= The tasks =
a) From the MPIX_Comm_ishrink reference page, reproduce the text between "#include <mpi.h>" and "MPI_Comm *newcomm, MPI_Request *request)", inclusive, without changing anything.
b) List every parameter named under the OUTPUT PARAMETERS heading of the MPIX_Comm_ishrink reference page.

= Excerpted text =

17.2.472. MPIX_Comm_ishrink

MPIX_Comm_shrink, MPIX_Comm_ishrink - Create a new communicator that includes all processes from the parent communicator that have not failed.

This is part of the User Level Fault Mitigation ULFM extension.

17.2.472.1. SYNTAX

17.2.472.1.1. C Syntax

#include <mpi.h>
#include <mpi-ext.h>

int MPIX_Comm_shrink(MPI_Comm comm, MPI_Comm *newcomm)

int MPIX_Comm_ishrink(MPI_Comm comm, MPI_Comm *newcomm, MPI_Request *request)

17.2.472.1.2. Fortran Syntax

USE MPI
USE MPI_EXT
! or the older form: INCLUDE 'mpif.h'

MPIX_COMM_SHRINK(COMM, NEWCOMM, IERROR)
     INTEGER COMM, NEWCOMM, IERROR

MPIX_COMM_ISHRINK(COMM, NEWCOMM, REQUEST, IERROR)
     INTEGER COMM, NEWCOMM, REQUEST, IERROR

17.2.472.1.3. Fortran 2008 Syntax

USE mpi_f08
USE mpi_ext_f08

MPIX_Comm_shrink(comm, newcomm, ierror)
     TYPE(MPI_Comm), INTENT(IN) :: comm
     TYPE(MPI_Comm), INTENT(OUT) :: newcomm
     INTEGER, OPTIONAL, INTENT(OUT) :: ierror

MPIX_Comm_ishrink(comm, newcomm, request, ierror)
     TYPE(MPI_Comm), INTENT(IN) :: comm
     TYPE(MPI_Comm), INTENT(OUT), ASYNCHRONOUS :: newcomm
     TYPE(MPI_Request), INTENT(OUT) :: request
     INTEGER, OPTIONAL, INTENT(OUT) :: ierror

17.2.472.2. INPUT PARAMETERS

  • comm: Communicator (handle).

17.2.472.3. OUTPUT PARAMETERS

  • newcomm: Communicator (handle).

  • request: Request (handle, non-blocking only).

  • ierror: Fortran only: Error status (integer).

17.2.472.4. DESCRIPTION

This collective operation creates a new intra- or intercommunicator newcomm from the intra- or intercommunicator comm, respectively, by excluding the group of failed MPI processes as shrinkd upon during the operation.

The groups of newcomm must include every MPI process that returns from MPIX_Comm_shrink, and it must exclude every MPI process whose failure caused an operation on comm to raise an MPI error of class MPIX_ERR_PROC_FAILED or MPIX_ERR_PROC_FAILED_PENDING at a member of the groups of newcomm, before that member initiated the shrink operation.

= Supplied data =
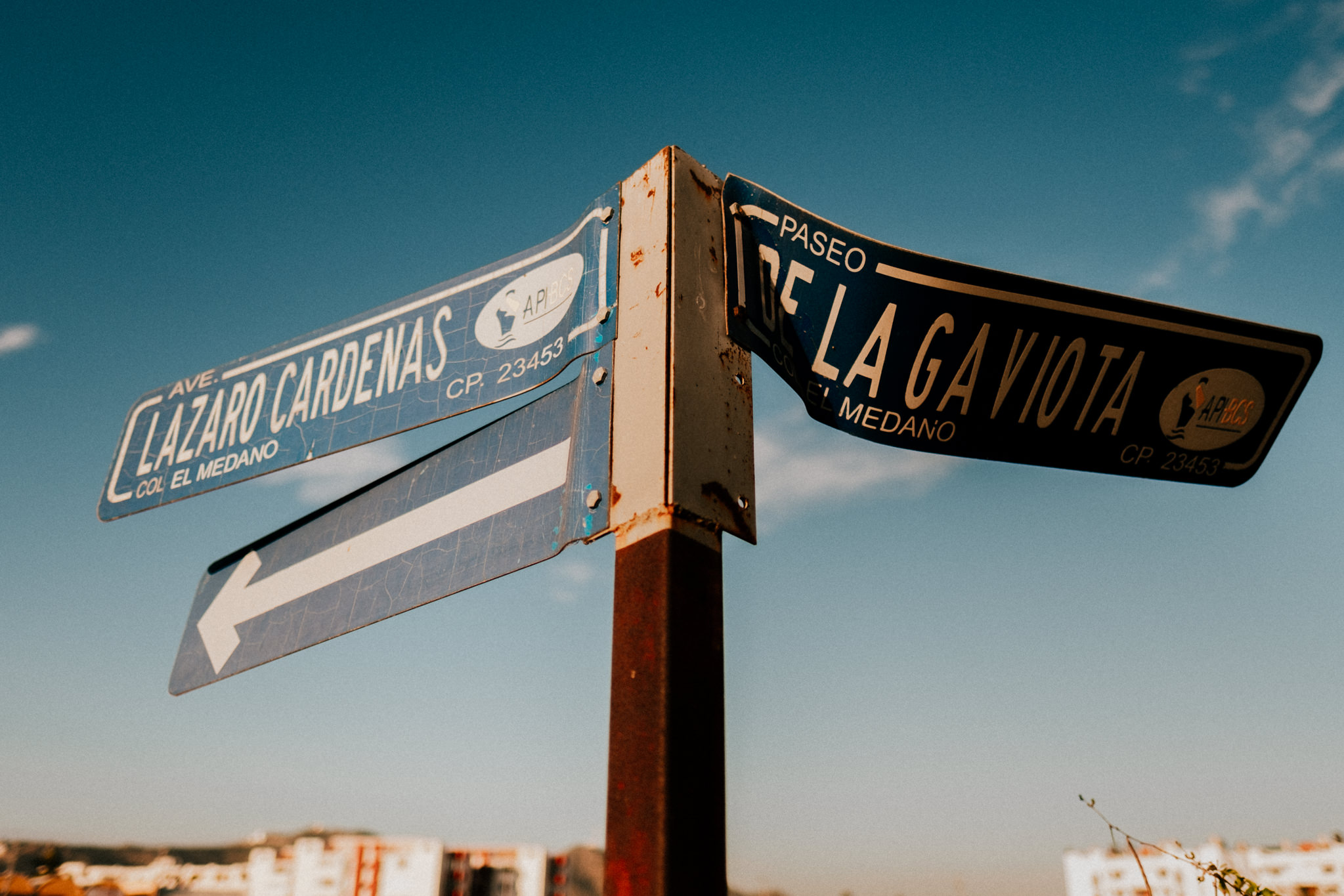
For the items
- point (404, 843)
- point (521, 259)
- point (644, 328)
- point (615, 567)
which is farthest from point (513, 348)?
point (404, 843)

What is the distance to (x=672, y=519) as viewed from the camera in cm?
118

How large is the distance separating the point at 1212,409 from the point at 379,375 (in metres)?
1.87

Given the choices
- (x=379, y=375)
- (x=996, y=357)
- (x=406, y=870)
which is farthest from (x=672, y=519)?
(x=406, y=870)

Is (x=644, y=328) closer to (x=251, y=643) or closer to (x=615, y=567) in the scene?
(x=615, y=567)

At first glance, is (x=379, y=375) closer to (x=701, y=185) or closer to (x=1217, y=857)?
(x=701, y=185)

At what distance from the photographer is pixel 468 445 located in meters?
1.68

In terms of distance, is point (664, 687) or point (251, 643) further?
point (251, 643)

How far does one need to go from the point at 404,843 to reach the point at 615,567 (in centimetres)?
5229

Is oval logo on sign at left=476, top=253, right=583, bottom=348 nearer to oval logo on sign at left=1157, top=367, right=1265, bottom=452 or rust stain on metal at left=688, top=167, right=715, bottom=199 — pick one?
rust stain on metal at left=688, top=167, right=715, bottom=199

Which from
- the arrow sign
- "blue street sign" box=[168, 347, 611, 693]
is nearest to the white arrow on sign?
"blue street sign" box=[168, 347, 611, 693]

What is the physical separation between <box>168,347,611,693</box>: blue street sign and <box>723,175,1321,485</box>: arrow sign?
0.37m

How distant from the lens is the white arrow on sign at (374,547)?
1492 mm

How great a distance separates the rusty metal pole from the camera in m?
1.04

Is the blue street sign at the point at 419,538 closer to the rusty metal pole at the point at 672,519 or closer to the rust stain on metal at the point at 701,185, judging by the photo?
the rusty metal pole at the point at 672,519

= Worked solutions =
a)
#include <mpi.h>
#include <mpi-ext.h>

int MPIX_Comm_shrink(MPI_Comm comm, MPI_Comm *newcomm)

int MPIX_Comm_ishrink(MPI_Comm comm, MPI_Comm *newcomm, MPI_Request *request)

b)
- newcomm
- request
- ierror